Problem details:
Lay out the lines below as a Markdown table with two columns, Row and Line text, putting a row number in the first column and each line in the second. Skip the blank lines and leave the picture out.

Dataset records:
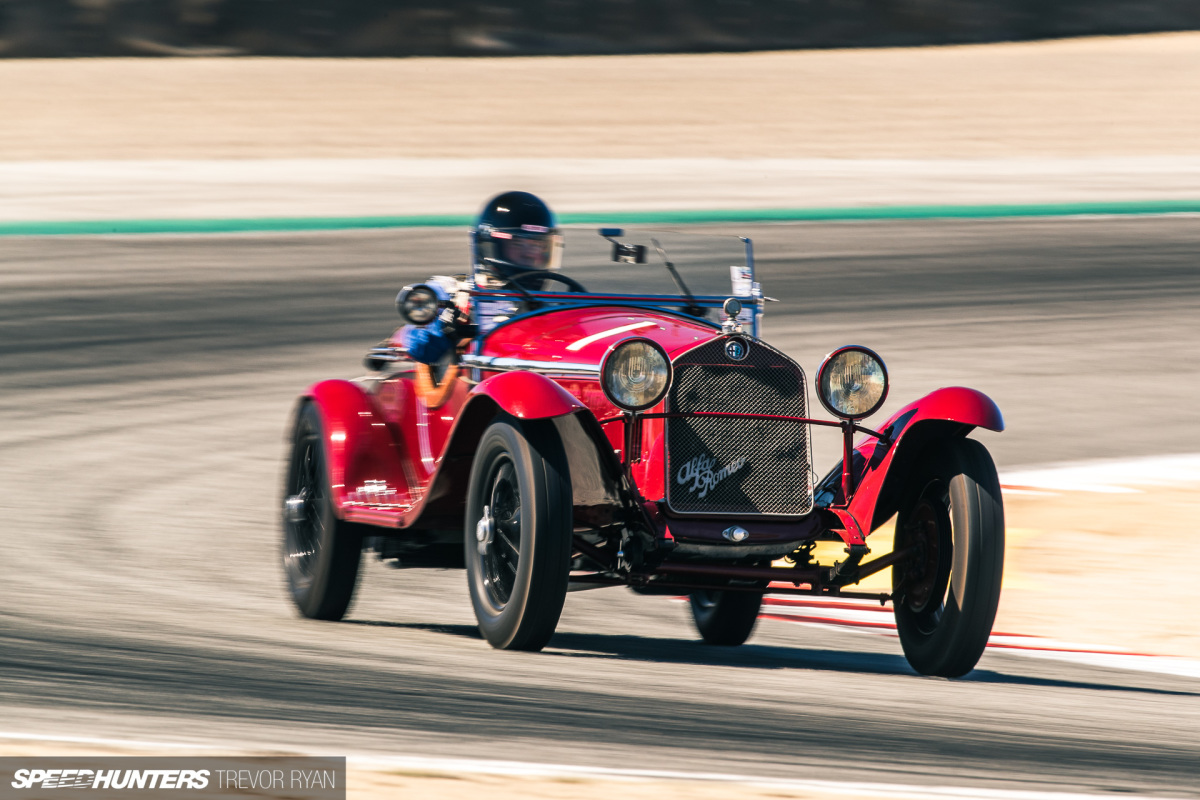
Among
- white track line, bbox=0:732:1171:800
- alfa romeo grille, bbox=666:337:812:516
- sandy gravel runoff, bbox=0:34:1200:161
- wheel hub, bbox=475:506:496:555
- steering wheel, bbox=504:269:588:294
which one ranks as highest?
sandy gravel runoff, bbox=0:34:1200:161

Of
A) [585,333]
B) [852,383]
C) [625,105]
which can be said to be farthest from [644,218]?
[852,383]

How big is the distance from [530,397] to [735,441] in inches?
34.7

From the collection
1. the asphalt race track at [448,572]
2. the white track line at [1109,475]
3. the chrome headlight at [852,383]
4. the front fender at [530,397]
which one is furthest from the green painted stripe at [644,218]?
the front fender at [530,397]

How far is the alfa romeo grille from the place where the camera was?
6312 mm

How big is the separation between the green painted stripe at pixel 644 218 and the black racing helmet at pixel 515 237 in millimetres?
13640

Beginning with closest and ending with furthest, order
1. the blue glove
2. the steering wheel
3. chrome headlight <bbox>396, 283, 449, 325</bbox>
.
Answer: chrome headlight <bbox>396, 283, 449, 325</bbox>
the blue glove
the steering wheel

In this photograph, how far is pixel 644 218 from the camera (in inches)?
853

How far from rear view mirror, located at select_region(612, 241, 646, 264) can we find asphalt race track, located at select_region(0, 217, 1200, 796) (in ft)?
5.27

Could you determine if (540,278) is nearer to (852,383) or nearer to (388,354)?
(388,354)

Response for this exercise:
| Row | Line text |
|---|---|
| 1 | Among |
| 2 | - white track line, bbox=0:732:1171:800 |
| 3 | - alfa romeo grille, bbox=666:337:812:516 |
| 4 | - sandy gravel runoff, bbox=0:34:1200:161 |
| 5 | - wheel hub, bbox=475:506:496:555 |
| 6 | - steering wheel, bbox=504:269:588:294 |
| 7 | which one ranks as highest? |
| 8 | sandy gravel runoff, bbox=0:34:1200:161 |
| 9 | Of |
| 10 | A) [585,333] |
| 11 | B) [852,383] |
| 12 | C) [625,105] |
| 13 | which can be said to be farthest from [644,218]? |
| 14 | [852,383] |
| 15 | How big is the distance from [530,397] to [735,441] in inches? |
| 16 | 34.7 |
| 17 | From the collection |
| 18 | 1. the asphalt race track at [448,572] |
| 19 | 2. the white track line at [1109,475] |
| 20 | 3. the chrome headlight at [852,383] |
| 21 | 4. the front fender at [530,397] |
| 22 | which one is furthest from the green painted stripe at [644,218]? |
| 23 | the front fender at [530,397] |
| 24 | How far is the alfa romeo grille from the place where the camera was? |
| 25 | 6312 mm |
| 26 | How big is the separation between the green painted stripe at pixel 644 218 and the black racing helmet at pixel 515 237 in millimetres? |
| 27 | 13640 |
| 28 | Beginning with closest and ending with furthest, order |
| 29 | 1. the blue glove |
| 30 | 2. the steering wheel |
| 31 | 3. chrome headlight <bbox>396, 283, 449, 325</bbox> |
| 32 | . |
| 33 | Answer: chrome headlight <bbox>396, 283, 449, 325</bbox> |
| 34 | the blue glove |
| 35 | the steering wheel |
| 36 | In this photograph, how far is pixel 644 218 from the camera (in inches)? |
| 37 | 853 |
| 38 | How far from rear view mirror, located at select_region(612, 241, 646, 264) can we find asphalt race track, located at select_region(0, 217, 1200, 796) (in ft)? |
| 39 | 5.27 |
| 40 | Could you determine if (540,278) is nearer to (852,383) or nearer to (388,354)? |
| 41 | (388,354) |